İktidar sosyal grupların, kurumların veya organizasyonların arasındaki ilişkinin mülküdür. Burada kastedilen sosyal iktidardır. Toplumsal iktidar belirli bir grubun veya organizasyonun (veya üyelerinin) diğer gruptakilerin hareketleri veya zihinleri üzerindeki etkisidir. Buradaki toplumsal iktidarın amacı diğer gruptakilerin özgürlüklerini kısıtlama, bilgilerini, tavırlarını veya ideolojilerini etkileme olarak algılanabilir. Bu belirli bir gruba ait olan toplumsal iktidar başka bir grup tarafından kısıtlanabilir veya değiştirilebilir. Burada hegemonyadan bahsedilebilinir. İktidar, servet, iş, statü gibi değerli sosyal kaynaklara ayrıcalıklı girişe dayanmaktadır. Toplumsal iktidar ve hegemonya iktidarı yeniden üretmek ve

etkili kontrol sağlamak için sürekli olarak kurumsallaşmaktadır. Hegemonya çok nadiren kesindir, dirençlerle karşılaşabilir (Clegg, 1989; Lukes, 1986; Wrong, 1979).

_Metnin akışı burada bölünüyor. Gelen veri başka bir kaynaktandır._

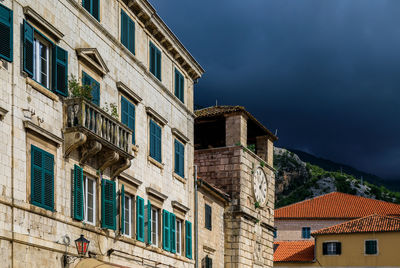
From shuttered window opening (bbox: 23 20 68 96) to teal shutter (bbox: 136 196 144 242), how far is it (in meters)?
6.34

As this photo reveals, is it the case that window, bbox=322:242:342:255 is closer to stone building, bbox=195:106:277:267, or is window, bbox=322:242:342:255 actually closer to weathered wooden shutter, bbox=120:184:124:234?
stone building, bbox=195:106:277:267

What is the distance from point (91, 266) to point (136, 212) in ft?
16.9

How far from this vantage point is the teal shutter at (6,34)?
60.1 ft

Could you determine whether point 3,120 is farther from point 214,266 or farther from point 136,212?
Result: point 214,266

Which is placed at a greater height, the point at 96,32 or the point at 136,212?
the point at 96,32

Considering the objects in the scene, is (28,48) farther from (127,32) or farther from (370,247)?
(370,247)

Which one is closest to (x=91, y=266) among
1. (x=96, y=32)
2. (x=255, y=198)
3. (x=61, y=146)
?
(x=61, y=146)

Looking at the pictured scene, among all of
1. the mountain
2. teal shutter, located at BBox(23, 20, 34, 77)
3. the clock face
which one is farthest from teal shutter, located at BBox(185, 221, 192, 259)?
the mountain

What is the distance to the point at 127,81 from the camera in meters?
26.9

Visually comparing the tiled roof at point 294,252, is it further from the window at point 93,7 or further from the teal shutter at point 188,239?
the window at point 93,7

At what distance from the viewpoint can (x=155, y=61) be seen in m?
30.0

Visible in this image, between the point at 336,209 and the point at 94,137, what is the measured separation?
6529cm

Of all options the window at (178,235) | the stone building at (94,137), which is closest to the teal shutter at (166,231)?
the stone building at (94,137)

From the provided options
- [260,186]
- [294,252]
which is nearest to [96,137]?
[260,186]
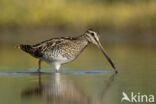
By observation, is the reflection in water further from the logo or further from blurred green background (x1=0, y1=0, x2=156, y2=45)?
blurred green background (x1=0, y1=0, x2=156, y2=45)

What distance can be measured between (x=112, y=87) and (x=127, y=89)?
0.39 metres

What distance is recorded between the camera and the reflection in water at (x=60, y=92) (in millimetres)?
11142

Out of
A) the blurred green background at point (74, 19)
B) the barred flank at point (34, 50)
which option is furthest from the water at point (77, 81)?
the blurred green background at point (74, 19)

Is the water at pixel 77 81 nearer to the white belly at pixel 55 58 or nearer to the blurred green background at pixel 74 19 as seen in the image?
the white belly at pixel 55 58

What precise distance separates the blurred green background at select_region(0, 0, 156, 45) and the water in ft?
27.0

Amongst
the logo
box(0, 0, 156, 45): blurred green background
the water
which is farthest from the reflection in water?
box(0, 0, 156, 45): blurred green background

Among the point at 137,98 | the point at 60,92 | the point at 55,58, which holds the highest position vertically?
the point at 55,58

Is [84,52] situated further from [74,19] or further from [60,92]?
[60,92]

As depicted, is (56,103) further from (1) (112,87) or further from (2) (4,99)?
(1) (112,87)

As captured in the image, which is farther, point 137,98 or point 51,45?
point 51,45

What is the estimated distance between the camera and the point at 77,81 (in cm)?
1346

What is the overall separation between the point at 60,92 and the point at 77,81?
1526 mm

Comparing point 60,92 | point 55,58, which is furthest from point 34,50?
point 60,92

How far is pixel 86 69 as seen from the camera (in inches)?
622
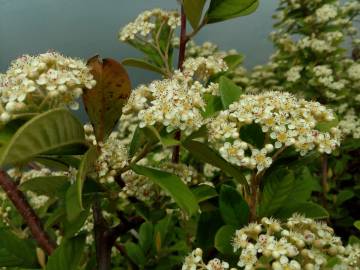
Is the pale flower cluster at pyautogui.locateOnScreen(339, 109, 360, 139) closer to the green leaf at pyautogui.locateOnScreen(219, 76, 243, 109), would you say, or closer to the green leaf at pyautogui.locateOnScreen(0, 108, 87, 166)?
the green leaf at pyautogui.locateOnScreen(219, 76, 243, 109)

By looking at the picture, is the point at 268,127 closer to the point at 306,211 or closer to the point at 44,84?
the point at 306,211

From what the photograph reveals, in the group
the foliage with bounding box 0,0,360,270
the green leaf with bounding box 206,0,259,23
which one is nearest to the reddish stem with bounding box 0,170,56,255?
the foliage with bounding box 0,0,360,270

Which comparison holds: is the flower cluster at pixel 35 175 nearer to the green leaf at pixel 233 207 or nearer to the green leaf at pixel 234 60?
the green leaf at pixel 233 207

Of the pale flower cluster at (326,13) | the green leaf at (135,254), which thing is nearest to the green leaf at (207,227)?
the green leaf at (135,254)

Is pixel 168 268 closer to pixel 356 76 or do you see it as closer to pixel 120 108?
pixel 120 108

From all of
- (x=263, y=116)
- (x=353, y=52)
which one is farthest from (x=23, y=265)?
(x=353, y=52)
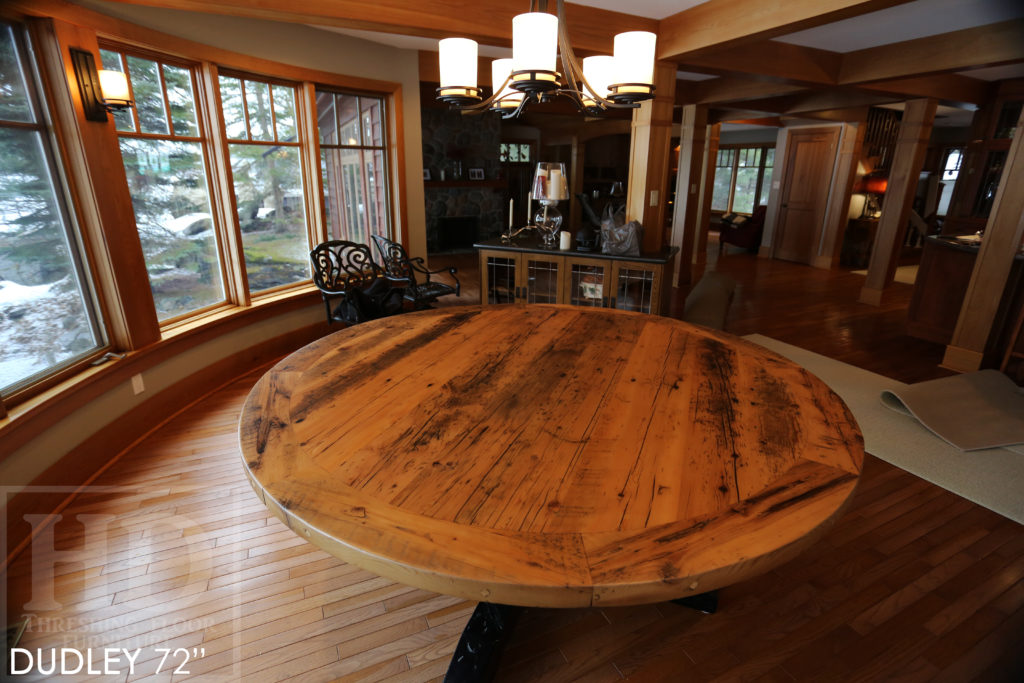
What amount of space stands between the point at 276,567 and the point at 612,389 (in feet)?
4.80

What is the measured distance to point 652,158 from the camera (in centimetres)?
383

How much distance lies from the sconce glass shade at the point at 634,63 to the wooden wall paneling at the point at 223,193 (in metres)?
2.78

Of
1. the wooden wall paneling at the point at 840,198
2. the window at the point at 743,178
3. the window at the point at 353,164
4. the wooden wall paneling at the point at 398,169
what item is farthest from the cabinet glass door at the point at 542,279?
the window at the point at 743,178

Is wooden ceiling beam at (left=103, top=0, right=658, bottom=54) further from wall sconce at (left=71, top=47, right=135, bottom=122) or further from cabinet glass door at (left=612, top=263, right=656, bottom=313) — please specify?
cabinet glass door at (left=612, top=263, right=656, bottom=313)

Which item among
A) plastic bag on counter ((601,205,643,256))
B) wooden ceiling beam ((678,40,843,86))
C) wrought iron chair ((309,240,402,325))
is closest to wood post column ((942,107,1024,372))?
wooden ceiling beam ((678,40,843,86))

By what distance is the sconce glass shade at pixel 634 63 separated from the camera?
1.75 metres

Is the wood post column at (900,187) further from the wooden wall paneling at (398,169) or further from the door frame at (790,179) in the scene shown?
the wooden wall paneling at (398,169)

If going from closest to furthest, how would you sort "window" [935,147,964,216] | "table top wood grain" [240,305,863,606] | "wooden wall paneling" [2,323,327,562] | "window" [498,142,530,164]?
"table top wood grain" [240,305,863,606]
"wooden wall paneling" [2,323,327,562]
"window" [935,147,964,216]
"window" [498,142,530,164]

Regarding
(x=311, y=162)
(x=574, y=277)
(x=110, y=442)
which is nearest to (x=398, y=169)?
(x=311, y=162)

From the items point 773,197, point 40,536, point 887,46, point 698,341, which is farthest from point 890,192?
point 40,536

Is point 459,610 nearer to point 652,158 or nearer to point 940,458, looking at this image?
point 940,458

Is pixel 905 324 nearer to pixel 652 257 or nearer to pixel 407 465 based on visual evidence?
pixel 652 257

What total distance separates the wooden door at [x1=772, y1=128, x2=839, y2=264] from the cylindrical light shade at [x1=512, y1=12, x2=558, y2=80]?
25.7 ft

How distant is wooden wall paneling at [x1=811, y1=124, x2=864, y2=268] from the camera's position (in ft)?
23.7
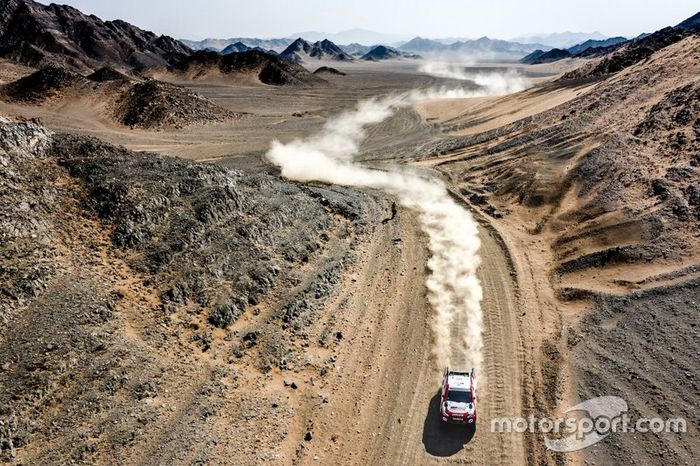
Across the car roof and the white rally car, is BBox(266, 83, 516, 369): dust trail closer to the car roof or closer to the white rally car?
the car roof

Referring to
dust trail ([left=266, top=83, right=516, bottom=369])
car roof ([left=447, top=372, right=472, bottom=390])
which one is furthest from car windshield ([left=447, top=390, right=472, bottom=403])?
dust trail ([left=266, top=83, right=516, bottom=369])

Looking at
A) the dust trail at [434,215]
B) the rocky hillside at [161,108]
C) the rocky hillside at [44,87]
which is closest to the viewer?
the dust trail at [434,215]

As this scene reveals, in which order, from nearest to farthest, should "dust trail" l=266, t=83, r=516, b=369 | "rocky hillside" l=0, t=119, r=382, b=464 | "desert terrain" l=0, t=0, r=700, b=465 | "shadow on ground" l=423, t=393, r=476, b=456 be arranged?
1. "rocky hillside" l=0, t=119, r=382, b=464
2. "desert terrain" l=0, t=0, r=700, b=465
3. "shadow on ground" l=423, t=393, r=476, b=456
4. "dust trail" l=266, t=83, r=516, b=369

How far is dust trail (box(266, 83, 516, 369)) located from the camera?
19.9 metres

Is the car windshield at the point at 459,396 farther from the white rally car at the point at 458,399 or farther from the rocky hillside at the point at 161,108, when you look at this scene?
the rocky hillside at the point at 161,108

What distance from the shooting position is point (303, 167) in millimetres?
38938

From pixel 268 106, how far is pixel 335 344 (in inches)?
2569

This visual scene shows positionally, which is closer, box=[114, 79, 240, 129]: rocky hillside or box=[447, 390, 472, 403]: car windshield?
box=[447, 390, 472, 403]: car windshield

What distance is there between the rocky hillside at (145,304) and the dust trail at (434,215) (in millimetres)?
5249

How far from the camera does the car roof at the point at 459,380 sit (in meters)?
15.7

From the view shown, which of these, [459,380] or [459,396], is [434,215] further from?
[459,396]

Iktidar sadece gücü kullanarak bir yerlere gelmez. O aynı zamanda belirli yerlere girerek toplumsal söylemi de etkilemektedir. Özellikle metin ve konuşmalarda kendi düşünce, kural, etik, hukuk, değer ve ideolojierini yayarak insanların duygu ve düşüncelerini etkilemye çalışmaktadır (Van Dijk, 2000a). Modern demokratik ülkelerde iktidar güç kullanmak yerine ikna ve manipülasyona başvurmaktadır. Açık bir şekilde bunu diğerlerinin rızasını kazanarak yapar (Herman ve Chomsky, 1988). Eğer alıcının karşı bir görüşü yoksa, kendisine verilen bütün bilgileri alır benimser ve kendi düşüncesi gibi dile getirir. Böylece rıza gerçekleşmiş olur ve egemen iktidarın görüşü zamanla yayılır, genelleştirilir ve halka mal edilerek onlar bu şekilde düşünüyor, halk bunu istiyor söyleminde bulunulur. Rıza kazanmak gibi bilişsel yapıların ESA içinde söylemlerin incelenmesini gerektirmektedir (Van Dijk, 2000a).